Your relationship ended and you probably feel like your world has ended. Trust me it hasn't but the feelings you are experiencing are real. It is healthy to let those emotions out. I am a 'cryer.' I use to want to try to hold it in but honestly sometimes a good cry makes you feel better. All that pent-up stress and anger should be pushed out so you can begin to heal



2. Find a healthy distraction


In relationships it is easy for that person's role in your life to become a routine. You spend lots of time with them and suddenly that is taken away. When I am in a relationship I tend to put my whole heart fully into it, then after a breakup I am left feeling incomplete. These last two breakups I used my blog as a coping mechanism. Writing gives me a sense of peace and is a creative way to express my emotions. So find something for yourself that allows you to pull your focus back into yourself in a positive manner. Some ideas include; exercising, art, music, or dancing. Those things could distract you from what ended and move forward.



3. Look in the mirror


"You gotta be mature enough to know you have some toxic traits too." That quotes is really hard for me. There are always two sides to every story. In my mind I am quick to put blame on the other person during a breakup. Whether it was my fault, his fault, or whatever, we both played a part on the relationship ending. In order to get past the hurt you have to look at yourself and realize there are somethings you need to work on too. For me, I know I need to focus on recognizing red flags, communicating better, and maintaining my own identity. I am still working on those things but the first step to healing is to recognize what needs to be fixed in yourself and lead from there. Let's turn our loss into a learning experience.
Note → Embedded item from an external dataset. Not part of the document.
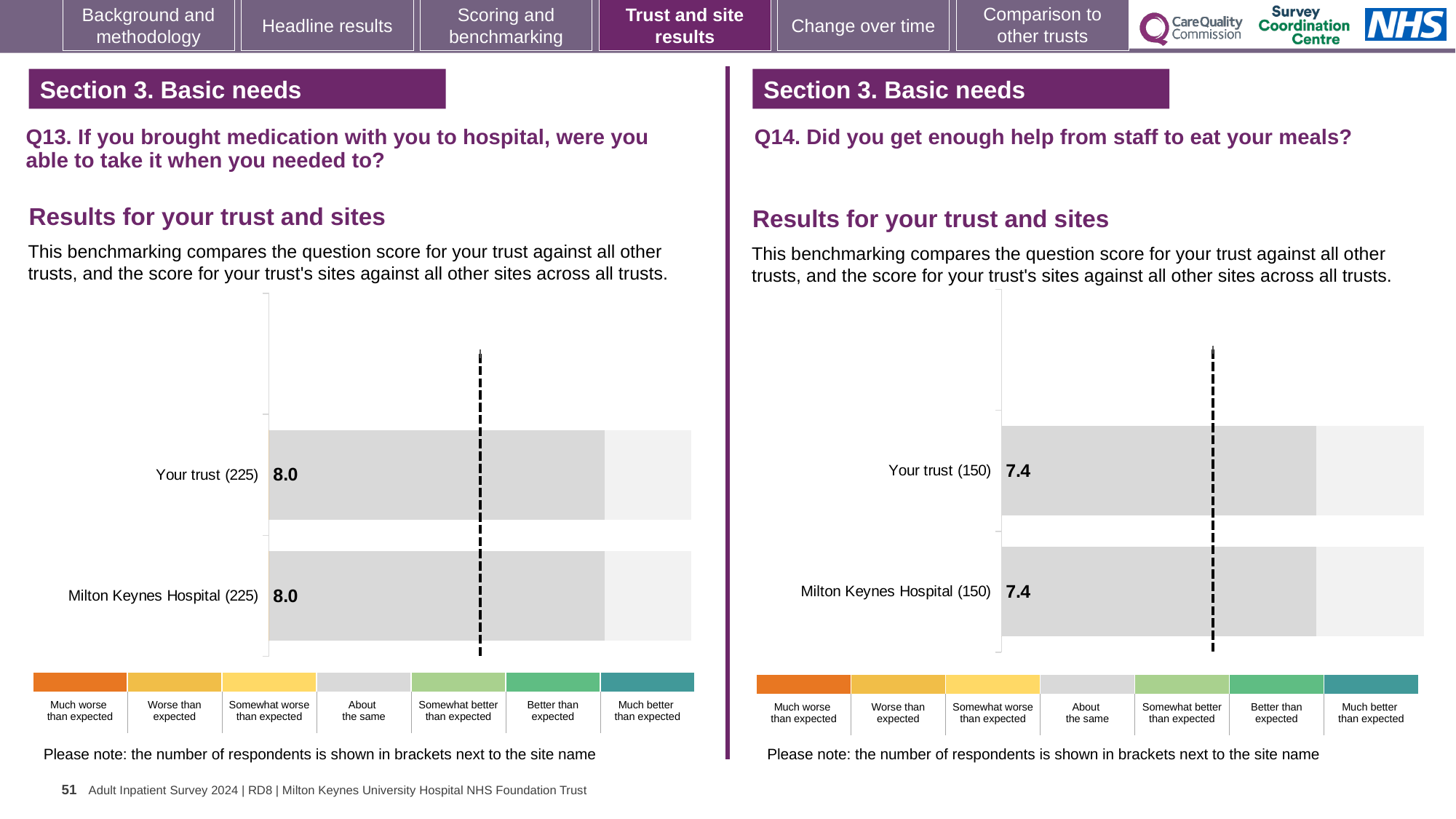
How many bars are plotted on the Q14 chart (right)? 2 On the Q13 chart (left), how many respondents are shown in brackets next to Your trust? 225 On the Q14 chart (right), what is the difference between the score for Your trust and the score for Milton Keynes Hospital? 0.0 On the Q13 chart (left), what is the score for Your trust? 8.0 On the Q14 chart (right), what is the score for Milton Keynes Hospital? 7.4 What kind of chart is the Q14 chart (right)? Bar chart How many bars are plotted on the Q13 chart (left)? 2 Is the score for Your trust on the Q13 chart (left) larger than, smaller than, or equal to the score for Your trust on the Q14 chart (right)? Larger On the Q13 chart (left), what is the score for Milton Keynes Hospital? 8.0 On the Q13 chart (left), what is the difference between the score for Your trust and the score for Milton Keynes Hospital? 0.0 On the Q14 chart (right), what is the score for Your trust? 7.4 On the Q14 chart (right), how many respondents are shown in brackets next to Milton Keynes Hospital? 150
4. Listen to your friends/family


In the beginning of the relationship everything always seems so exciting and perfect. That may be the case, but sometimes we wear rose-colored glasses. In every breakup I've had my friends or family saw signs that I ignored. Your people know you and usually what is best for you. I know it's hard but listen to their advice it could save you a lot of heartache.



5. Seek therapy


I am a big advocate on going to therapy for everyone. A breakup can be a traumatic experience that may result in a need for professional help. Within my own life my therapist has assisted with different techniques that transitioned my grief into a more positive outlook. Going to therapy doesn't make you appear crazy. If you are physically sick you seek a doctor and the same can be said for mental awareness in seeking therapeutic treatment.



If you are going through a breakup I hope this list gives you some clarity. This past year I have gone through two breakups that were hard. Healing doesn't happen over night and there is some work you should put back in yourself. Let's turn our loss into a learning experience!